Stored items from a collection:
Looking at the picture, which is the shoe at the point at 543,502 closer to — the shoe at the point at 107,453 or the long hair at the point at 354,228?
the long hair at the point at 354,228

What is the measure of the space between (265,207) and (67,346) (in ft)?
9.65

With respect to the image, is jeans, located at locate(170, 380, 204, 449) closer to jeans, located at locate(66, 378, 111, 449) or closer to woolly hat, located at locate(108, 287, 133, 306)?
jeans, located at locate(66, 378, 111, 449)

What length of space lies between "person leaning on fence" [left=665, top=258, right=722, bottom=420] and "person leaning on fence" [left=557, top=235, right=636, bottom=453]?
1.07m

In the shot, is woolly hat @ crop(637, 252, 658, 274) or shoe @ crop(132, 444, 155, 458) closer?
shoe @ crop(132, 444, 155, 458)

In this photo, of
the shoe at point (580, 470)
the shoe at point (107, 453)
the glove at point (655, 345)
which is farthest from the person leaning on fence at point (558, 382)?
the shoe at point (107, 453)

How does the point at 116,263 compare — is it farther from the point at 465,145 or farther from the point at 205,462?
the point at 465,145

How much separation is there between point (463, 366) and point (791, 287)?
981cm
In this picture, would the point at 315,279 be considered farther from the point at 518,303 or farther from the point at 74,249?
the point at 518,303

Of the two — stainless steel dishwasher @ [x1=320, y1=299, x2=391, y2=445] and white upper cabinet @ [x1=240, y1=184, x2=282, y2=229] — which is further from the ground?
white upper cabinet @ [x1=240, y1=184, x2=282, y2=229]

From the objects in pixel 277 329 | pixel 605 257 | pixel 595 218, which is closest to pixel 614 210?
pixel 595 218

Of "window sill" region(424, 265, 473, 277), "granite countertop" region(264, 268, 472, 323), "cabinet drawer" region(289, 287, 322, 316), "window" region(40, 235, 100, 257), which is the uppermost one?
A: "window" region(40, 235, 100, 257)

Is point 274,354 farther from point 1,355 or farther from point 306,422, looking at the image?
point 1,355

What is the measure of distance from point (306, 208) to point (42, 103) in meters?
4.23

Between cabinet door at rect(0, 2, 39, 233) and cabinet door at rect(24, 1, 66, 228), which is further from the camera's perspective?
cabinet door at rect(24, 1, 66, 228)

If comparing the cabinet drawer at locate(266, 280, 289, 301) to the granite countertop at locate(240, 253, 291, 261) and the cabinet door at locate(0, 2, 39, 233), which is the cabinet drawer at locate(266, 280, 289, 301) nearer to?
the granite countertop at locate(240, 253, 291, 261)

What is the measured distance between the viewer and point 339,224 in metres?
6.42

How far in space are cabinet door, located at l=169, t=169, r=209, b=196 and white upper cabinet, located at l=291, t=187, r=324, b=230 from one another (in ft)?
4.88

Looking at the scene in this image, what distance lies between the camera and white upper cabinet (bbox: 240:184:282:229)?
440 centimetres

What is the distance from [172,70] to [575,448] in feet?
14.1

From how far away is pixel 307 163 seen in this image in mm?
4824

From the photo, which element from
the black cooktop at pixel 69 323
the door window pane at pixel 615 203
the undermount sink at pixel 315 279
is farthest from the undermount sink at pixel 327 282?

- [Objective]:
Change every "woolly hat" in the lines above to "knit cap", and leave the rest as it is.

- [Task response]:
Looking at the picture, which is the shoe at the point at 543,502 closer to — the shoe at the point at 107,453 or the long hair at the point at 354,228?
the long hair at the point at 354,228

What is the measure of the space between (265,207) and (67,346) (in ft)?
9.65

With respect to the image, is jeans, located at locate(170, 380, 204, 449) closer to jeans, located at locate(66, 378, 111, 449) or closer to knit cap, located at locate(108, 287, 133, 306)?
jeans, located at locate(66, 378, 111, 449)

What length of space lies between "person leaning on fence" [left=665, top=258, right=722, bottom=420] and "person leaning on fence" [left=557, top=235, right=636, bottom=453]?
1.07m

In the shot, is knit cap @ crop(637, 252, 658, 274) or shoe @ crop(132, 444, 155, 458) closer?
shoe @ crop(132, 444, 155, 458)

In this photo, of
the shoe at point (580, 470)
the shoe at point (107, 453)
the glove at point (655, 345)
which is farthest from the person leaning on fence at point (558, 382)?
the shoe at point (107, 453)

How does the point at 116,263 compare — is it farther from the point at 465,145 or farther from the point at 205,462?
the point at 465,145

How much separation is there between point (463, 366) and point (791, 287)?
981cm
In this picture, would the point at 315,279 be considered farther from the point at 518,303 or farther from the point at 74,249?
the point at 518,303

Of the two — stainless steel dishwasher @ [x1=320, y1=299, x2=391, y2=445] and white upper cabinet @ [x1=240, y1=184, x2=282, y2=229] — which is further from the ground?
white upper cabinet @ [x1=240, y1=184, x2=282, y2=229]

From the objects in pixel 277 329 | pixel 605 257 | pixel 595 218, which is closest to pixel 614 210?
pixel 595 218

Of "window sill" region(424, 265, 473, 277), "granite countertop" region(264, 268, 472, 323), "cabinet drawer" region(289, 287, 322, 316), "window" region(40, 235, 100, 257), which is the uppermost one?
A: "window" region(40, 235, 100, 257)

Is point 274,354 farther from point 1,355 or farther from point 306,422, looking at the image?
point 1,355

What is the measure of distance from point (306, 208) to point (42, 103) in meters?
4.23

Between cabinet door at rect(0, 2, 39, 233) and cabinet door at rect(24, 1, 66, 228), which is further from the camera's perspective?
cabinet door at rect(24, 1, 66, 228)

If comparing the cabinet drawer at locate(266, 280, 289, 301) to the granite countertop at locate(240, 253, 291, 261) and the cabinet door at locate(0, 2, 39, 233), which is the cabinet drawer at locate(266, 280, 289, 301) nearer to?
the granite countertop at locate(240, 253, 291, 261)

What is the measured distance between the viewer and point 339,224 in metres?
6.42

How far in space are cabinet door, located at l=169, t=169, r=209, b=196 and white upper cabinet, located at l=291, t=187, r=324, b=230 from one another (in ft)?
4.88

Looking at the scene in this image, what distance lies between the camera and white upper cabinet (bbox: 240:184:282:229)?
440 centimetres

What is the distance from [172,70] to [575,448] in feet?
14.1

From how far away is pixel 307 163 seen in this image in mm?
4824

From the photo, which element from
the black cooktop at pixel 69 323
the door window pane at pixel 615 203
the undermount sink at pixel 315 279
is farthest from the undermount sink at pixel 327 282?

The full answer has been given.